» Short task: Output all of the entries below precisely as written.

» Records:
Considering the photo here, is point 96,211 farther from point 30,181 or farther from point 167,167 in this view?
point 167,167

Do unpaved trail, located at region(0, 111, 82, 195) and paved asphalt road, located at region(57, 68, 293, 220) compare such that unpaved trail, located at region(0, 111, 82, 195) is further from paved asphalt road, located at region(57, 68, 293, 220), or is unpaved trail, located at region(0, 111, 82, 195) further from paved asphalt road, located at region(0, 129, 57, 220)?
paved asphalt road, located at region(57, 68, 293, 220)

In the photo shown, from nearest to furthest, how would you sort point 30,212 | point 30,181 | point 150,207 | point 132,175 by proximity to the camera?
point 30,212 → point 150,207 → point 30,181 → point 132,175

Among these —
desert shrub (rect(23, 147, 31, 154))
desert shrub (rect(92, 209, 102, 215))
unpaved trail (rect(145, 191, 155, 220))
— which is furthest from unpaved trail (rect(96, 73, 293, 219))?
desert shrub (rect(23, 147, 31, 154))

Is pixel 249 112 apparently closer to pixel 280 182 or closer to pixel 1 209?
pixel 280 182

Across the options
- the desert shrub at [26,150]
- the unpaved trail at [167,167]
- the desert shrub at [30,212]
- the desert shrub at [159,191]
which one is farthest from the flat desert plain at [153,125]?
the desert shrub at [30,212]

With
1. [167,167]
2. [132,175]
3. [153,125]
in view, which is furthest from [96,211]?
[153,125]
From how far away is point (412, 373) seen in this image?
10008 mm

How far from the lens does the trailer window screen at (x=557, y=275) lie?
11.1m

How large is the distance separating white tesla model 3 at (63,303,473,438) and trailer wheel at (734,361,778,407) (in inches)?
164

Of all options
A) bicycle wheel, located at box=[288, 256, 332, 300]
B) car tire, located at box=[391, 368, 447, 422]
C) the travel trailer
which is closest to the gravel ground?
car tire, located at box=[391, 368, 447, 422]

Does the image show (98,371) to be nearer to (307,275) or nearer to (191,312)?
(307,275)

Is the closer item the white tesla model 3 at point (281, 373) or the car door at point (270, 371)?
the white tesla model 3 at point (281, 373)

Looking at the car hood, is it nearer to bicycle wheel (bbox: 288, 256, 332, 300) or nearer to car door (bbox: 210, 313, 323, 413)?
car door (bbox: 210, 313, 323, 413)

» Solution:
Considering the photo here, is point 96,211 farther from point 30,181 or farther from point 167,167 in this view?
point 167,167

Do unpaved trail, located at region(0, 111, 82, 195) and paved asphalt road, located at region(57, 68, 293, 220) compare such that unpaved trail, located at region(0, 111, 82, 195) is further from paved asphalt road, located at region(57, 68, 293, 220), or is unpaved trail, located at region(0, 111, 82, 195) further from paved asphalt road, located at region(0, 129, 57, 220)?
paved asphalt road, located at region(57, 68, 293, 220)

In the photo shown, from nearest to furthest, how would you sort point 30,212 | point 30,181 | point 150,207 | point 132,175 by proximity to the camera?
point 30,212 → point 150,207 → point 30,181 → point 132,175

Among these —
desert shrub (rect(23, 147, 31, 154))
desert shrub (rect(92, 209, 102, 215))
unpaved trail (rect(145, 191, 155, 220))
— which is furthest from unpaved trail (rect(96, 73, 293, 219))?
desert shrub (rect(23, 147, 31, 154))

Is pixel 249 112 apparently closer to pixel 280 182 or closer to pixel 1 209?
pixel 280 182

Across the options
- the desert shrub at [26,150]
- the unpaved trail at [167,167]
- the desert shrub at [30,212]
- the desert shrub at [159,191]
which one is farthest from the flat desert plain at [153,125]?
the desert shrub at [30,212]

With
1. [167,167]
2. [132,175]
3. [153,125]
in view, which is furthest from [96,211]?
[153,125]
From how far away is point (412, 373) seen in this image?
10008 mm

How far from the lens does the trailer window screen at (x=557, y=275) lie?
11.1m

How large is the distance separating white tesla model 3 at (63,303,473,438) and trailer wheel at (734,361,778,407) (in inches)?
164

Of all options
A) bicycle wheel, located at box=[288, 256, 332, 300]
B) car tire, located at box=[391, 368, 447, 422]
C) the travel trailer
which is closest to the gravel ground?
car tire, located at box=[391, 368, 447, 422]

Does the image show (98,371) to be nearer to (307,275) or nearer to (191,312)?
(307,275)

Is the closer item the white tesla model 3 at point (281, 373) or the car door at point (270, 371)?
the white tesla model 3 at point (281, 373)

Looking at the car hood, is it nearer to bicycle wheel (bbox: 288, 256, 332, 300) or nearer to car door (bbox: 210, 313, 323, 413)?
car door (bbox: 210, 313, 323, 413)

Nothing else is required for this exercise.